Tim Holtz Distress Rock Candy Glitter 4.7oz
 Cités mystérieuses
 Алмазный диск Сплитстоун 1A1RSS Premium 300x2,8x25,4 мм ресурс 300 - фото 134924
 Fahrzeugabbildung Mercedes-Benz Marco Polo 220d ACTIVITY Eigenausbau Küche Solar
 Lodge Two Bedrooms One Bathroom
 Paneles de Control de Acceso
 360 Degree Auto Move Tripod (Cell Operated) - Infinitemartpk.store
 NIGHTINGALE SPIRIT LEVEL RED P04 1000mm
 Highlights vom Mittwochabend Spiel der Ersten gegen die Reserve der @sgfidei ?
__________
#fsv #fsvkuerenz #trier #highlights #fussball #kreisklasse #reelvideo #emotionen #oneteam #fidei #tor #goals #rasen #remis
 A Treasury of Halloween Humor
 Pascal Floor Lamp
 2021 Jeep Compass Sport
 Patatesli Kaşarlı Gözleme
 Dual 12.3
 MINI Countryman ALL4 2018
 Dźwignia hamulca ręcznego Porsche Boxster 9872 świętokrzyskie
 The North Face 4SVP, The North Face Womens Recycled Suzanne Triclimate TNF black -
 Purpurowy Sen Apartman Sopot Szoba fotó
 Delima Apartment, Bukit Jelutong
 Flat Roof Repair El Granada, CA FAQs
= = = =
* **THE TASK**: Set down, unchanged, everything in the listing from its first line down to the line containing "Lodge Two Bedrooms One Bathroom", including both of those lines.

* **RESULT**:
Tim Holtz Distress Rock Candy Glitter 4.7oz
 Cités mystérieuses
 Алмазный диск Сплитстоун 1A1RSS Premium 300x2,8x25,4 мм ресурс 300 - фото 134924
 Fahrzeugabbildung Mercedes-Benz Marco Polo 220d ACTIVITY Eigenausbau Küche Solar
 Lodge Two Bedrooms One Bathroom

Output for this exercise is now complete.